Rethinking Lactate/Anaerobic Based Training

The glycolytic system has the smallest window of trainability, and creates an inproportionate amount of fatigue relative to the adaptations it creates.

This is not to say anaerobic performance shouldn’t be trained, anaerobic capacity is an important performance measure in many combat sports. However, by performing a high amount of lactate-based training in the weight room, it cuts into an athlete’s development of power, power-endurance and their ability to recover for their sports practice, sparring, drilling and rolling sessions.

The large majority of high-lactate producing and fatiguing anaerobic training should be performed in sports practice. Build lactate tolerance and anaerobic capacity within the constraints of the sport. Leave the most fatiguing type of training in the practice room, where athlete’s see the highest level of training specificity.

My high/low philosophy of athletic development has strengthened with over the years with experience. I believe it’s our job as coaches to raise the ceiling of an athlete, meaning develop maximum strength, power, power-endurance, and plyometric ability. Alongside raising the floor/base - keep the joints healthy, maintain high movement quality and increasing their lactate threshold and lactate shuttling ability by improving their aerobic energy system.
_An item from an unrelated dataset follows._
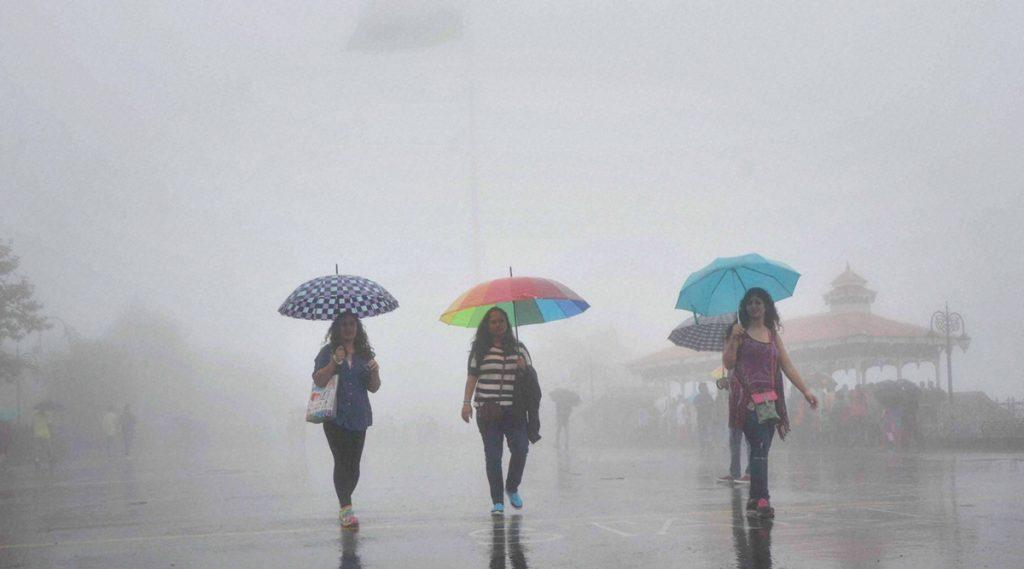Weather Update: ২৪ ঘণ্টায় আরও শক্তি বাড়াবে নিম্নচাপ, আজ ও কাল ভারী বৃষ্টির সর্তকতা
This philosophy compliments the paradigm that sports practice is king and should be highly prioritized and that strength & conditioning for combat sports training should add to the capacities of an athlete, not interrupt or take away from them.

Bridge the Gap

Let’s be clear. Despite what modern strength and conditioning coaches preach on social media to justify their conditioning protocols, no combat sports athlete ever acquired championship rounds conditioning performing intervals on the air dyne. Physicality alone is not the driving factor behind success in combat sports. The best combat sports athletes have put thousands of hours in skills practice to develop an elite ability to pace themselves in competition, process information and make decisions under pressure.
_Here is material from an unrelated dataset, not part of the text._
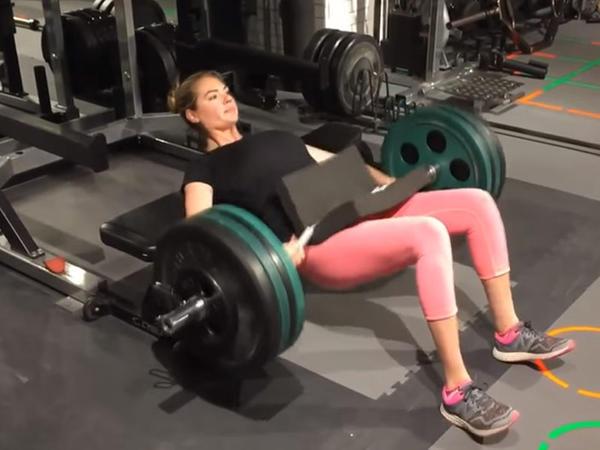 23 yaşlı model 80 kiloluq çəki daşları ilə - VİDEO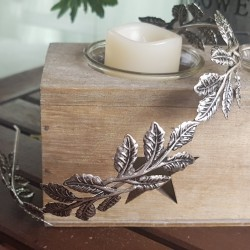 Diadema de hojas plateada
Bridging the gap between conditioning preparation and performance will require efforts from both sides:

  1. Sport coaches need to learn the fundamentals of energy system development in order to better support skill acquisition and development in their martial artists. The days of running athletes into the ground in order to build endurance and mental toughness should be over.
  2. Strength and conditioning coaches should avoid prescribing poorly-selected conditioning protocols that add no value to the development of the combat sports athlete just because of what is traditionally done in other sports, or the fact that many of coaches before them have done so. Most importantly, we should also learn more about the sport at hand by participating in or watching skills practice more frequently.

Ultimately, the future of conditioning for combat sports performance lies in the communication and collaboration between sport coaches and conditioning coaches, and both groups’ willingness to educate themselves in each other’s field of knowledge.